Ask HN: Is there any press-release service that you can recommend ? - jacquesm

Reocities.com is now starting to be full enough to be of actual use to people, I've restored well over 500K accounts and I would like to announce this somehow.<p>There seems to be a great glut of companies that claim they are specialists in getting your message out there but I wouldn't know how to tell the real ones from the wasted money ones.<p>Is there a service anybody here has used that they can recommend ?
======
bigstartups
My experience is while press releases are valuable marketing tools, press
release services are worthless. I've done probably a dozen press releases
utilizing some of the expensive services. Not once has a service been directly
responsible for a write up or driven any substantial amount of traffic.

Identify your target audience of bloggers and writers and get your press
release directly to them.

I wrote my experience with press releases here.

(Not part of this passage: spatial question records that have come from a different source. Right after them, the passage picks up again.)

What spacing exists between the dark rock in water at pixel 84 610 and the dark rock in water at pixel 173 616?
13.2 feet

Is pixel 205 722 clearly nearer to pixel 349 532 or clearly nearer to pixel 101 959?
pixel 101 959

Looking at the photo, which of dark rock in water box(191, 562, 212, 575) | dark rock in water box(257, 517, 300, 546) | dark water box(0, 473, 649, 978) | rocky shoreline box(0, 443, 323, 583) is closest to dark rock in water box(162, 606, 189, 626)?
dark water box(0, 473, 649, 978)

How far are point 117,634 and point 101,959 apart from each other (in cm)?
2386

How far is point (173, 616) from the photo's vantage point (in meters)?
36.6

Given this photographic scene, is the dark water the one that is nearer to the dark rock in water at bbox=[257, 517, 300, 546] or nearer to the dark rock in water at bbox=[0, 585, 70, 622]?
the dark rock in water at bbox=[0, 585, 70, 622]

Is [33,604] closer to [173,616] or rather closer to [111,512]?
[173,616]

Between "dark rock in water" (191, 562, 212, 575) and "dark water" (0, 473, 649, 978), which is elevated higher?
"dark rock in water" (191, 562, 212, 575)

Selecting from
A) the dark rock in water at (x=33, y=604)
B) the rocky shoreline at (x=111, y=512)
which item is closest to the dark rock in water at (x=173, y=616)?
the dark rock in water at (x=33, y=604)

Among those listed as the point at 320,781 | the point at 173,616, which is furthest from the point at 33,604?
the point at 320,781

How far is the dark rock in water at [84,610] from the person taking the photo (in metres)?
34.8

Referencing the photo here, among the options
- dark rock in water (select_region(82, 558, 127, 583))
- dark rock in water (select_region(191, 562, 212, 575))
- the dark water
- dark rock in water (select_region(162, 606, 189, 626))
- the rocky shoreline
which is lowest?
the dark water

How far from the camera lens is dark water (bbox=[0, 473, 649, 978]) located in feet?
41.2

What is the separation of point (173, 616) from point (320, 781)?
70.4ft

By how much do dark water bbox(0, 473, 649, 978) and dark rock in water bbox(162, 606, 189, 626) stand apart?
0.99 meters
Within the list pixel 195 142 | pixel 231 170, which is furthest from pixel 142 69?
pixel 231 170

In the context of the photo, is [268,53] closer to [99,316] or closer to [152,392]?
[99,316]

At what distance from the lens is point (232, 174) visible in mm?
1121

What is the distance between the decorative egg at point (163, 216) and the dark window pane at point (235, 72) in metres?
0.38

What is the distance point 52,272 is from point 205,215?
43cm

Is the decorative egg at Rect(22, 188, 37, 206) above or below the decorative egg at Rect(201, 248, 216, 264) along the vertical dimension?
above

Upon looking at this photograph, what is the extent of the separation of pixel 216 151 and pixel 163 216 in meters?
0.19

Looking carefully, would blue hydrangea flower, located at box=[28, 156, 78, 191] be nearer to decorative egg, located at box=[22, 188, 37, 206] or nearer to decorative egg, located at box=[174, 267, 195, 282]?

[http://www.bigstartups.com/matt/blog/122/Effective-Ways-
to-P...](http://www.bigstartups.com/matt/blog/122/Effective-Ways-to-Promote-
Your-Startup-Cheaply)

------
ankeshk
Check these 2 people out: they are pretty good at what they do:

<http://www.imalwagner.com>

<http://www.publicityhound.com>

Whatever you do - don't go for a cookie cutter plan where all they do is write
a press release and submit it out and then offer tracking services. Make the
publicist sit down with you and create a customized plan.

------
mrduncan
Instead of a press-release, you could try contacting some blogs individually
which focus on your target audience (admittedly I'm not sure what your target
audience is).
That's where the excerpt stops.